Marie Cusick/ StateImpact Pennsylvania

The gas industry should work to overcome misplaced fears of shale operations like this one in Pennsylvania, former New York City Mayor Rudolph Giuliani said.

Former New York City Mayor Rudolph Giuliani on Wednesday urged the natural gas industry to mount a public-relations campaign to overcome what he said was an irrational fear of fracking among some sections of the public.

Speaking to Pennsylvania industry professionals at the annual Shale Insight conference in Philadelphia, Giuliani said the industry is being held back by unfounded fears about the dangers of shale gas development, which he said had been fanned by some liberal media and “extreme” environmental groups.

“We have a PR problem. A lot of people dismiss the shale revolution,” he said. “They are irrationally afraid of it. We really do need a national effort to explain how relatively safe this process is.”

Giuliani drew parallels with the nuclear industry, which he said had shut down as a result of the Three Mile Island meltdown in 1979 despite the fact that no one had died in that incident. He also noted that France gets 80 percent of its electricity from nuclear power.

“No one has died from a nuclear accident in America ever,” he said. “We are afraid of nuclear power because of incorrect psychological reasons.”

The natural gas industry is “not being supported by the national government in the way that it should be,” he said.

Giuliani, whose law firm of Bracewell & Giuliani is a sponsor of the conference hosted by the Marcellus Shale Coalition, also called on the Obama administration to make it easier for U.S. shale gas producers to export overseas.

Even if world markets are currently oversupplied with liquefied natural gas, the U.S. should prepare to sell more gas to the rest of the world when markets recover, he said.

“It wouldn’t be a bad idea to permit some and have them ready for when the market turns,” he said.
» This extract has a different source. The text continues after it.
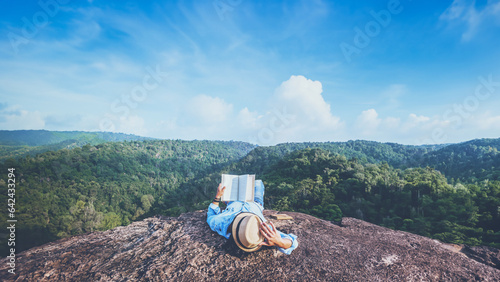 Asian man travel relax in the holiday. sleep relax read books on rocky cliffs. On the Moutain. In Thailand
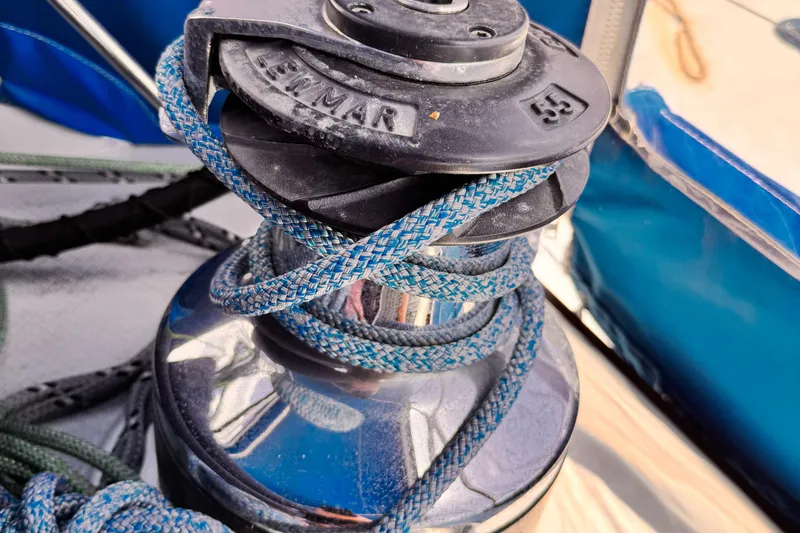 Slide: The Image of Winch with blue rope on 1982 Kelly Peterson 46 sailboat. - 31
He predicted that demand for gas will rebound strongly in coming years.

He also argued that having the ability to export significant quantities of LNG boosts America’s geopolitical standing, and may have even deterred Russia from annexing Crimea. If Europe had been able to rely on gas from America rather than Russia, the prospect of losing the European market might have deterred Russia from its action in Crimea, Giuliani said.